Sicuramente sulle strade popolari si avverte quel calore umano che, invece, la frenesia della società attuale ha raffreddato soprattutto nelle grandi metropoli. La musica con influenze popolare è un ottimo strumento di aggregazione. Durante i concerti di musica etno-folk la gente ha voglia di stare insieme, di abbracciarsi e di ristabilire un contatto fisico.
Sanremo è storia di ieri. Che artista e che uomo hai riportato a casa da quell’esperienza?
Chi ascolta il mio disco può notare che non amo assolutamente piangermi addosso, ma preferisco reagire dinnanzi alle avversità. Quello che è accaduto mi ha reso ancora più forte e determinato. C’è un sistema sbagliato che va affrontato e denunciato. Purtroppo ultimamente gl’italiani un po’ per stanchezza, un po’ per rassegnazione, hanno subito in silenzio le ingiustizie e gli abusi di potere. Bisogna urgentemente archiviare la pericolosissima frase: “purtroppo in Italia le cose vanno così”; dobbiamo reagire e riprenderci la nostra Italia.

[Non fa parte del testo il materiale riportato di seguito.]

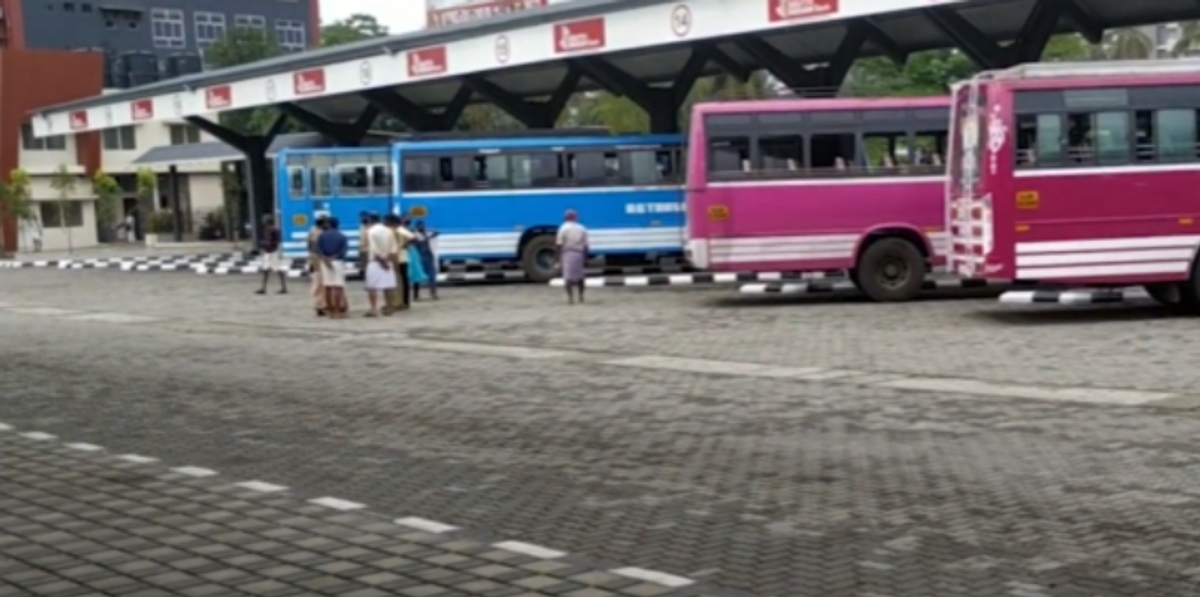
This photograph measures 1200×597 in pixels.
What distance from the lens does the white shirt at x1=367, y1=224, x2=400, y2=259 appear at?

In rete gira il suo primo singolo in un video che in tutta verità non ci piace molto e non raffigura lo spessore e la qualità di un cantautore che, per tutte la tracklist di questo disco, sa come regalarci gusto e maturità, bella canzone italiana presa per mano, di tanto in tanto, anche un cantato in dialetto. Si intitola "Chi bussa alla mia porta" ed ecco una bella raffigurazione, fresca e assolutamente giovanile, della crisi, dei giovani, del vivere il presente. Belle carte da giocarsi contro gli imputati del grande Festival. Qualunque sia il finale, la guerra per l'arte e l'espressione è appena cominciata.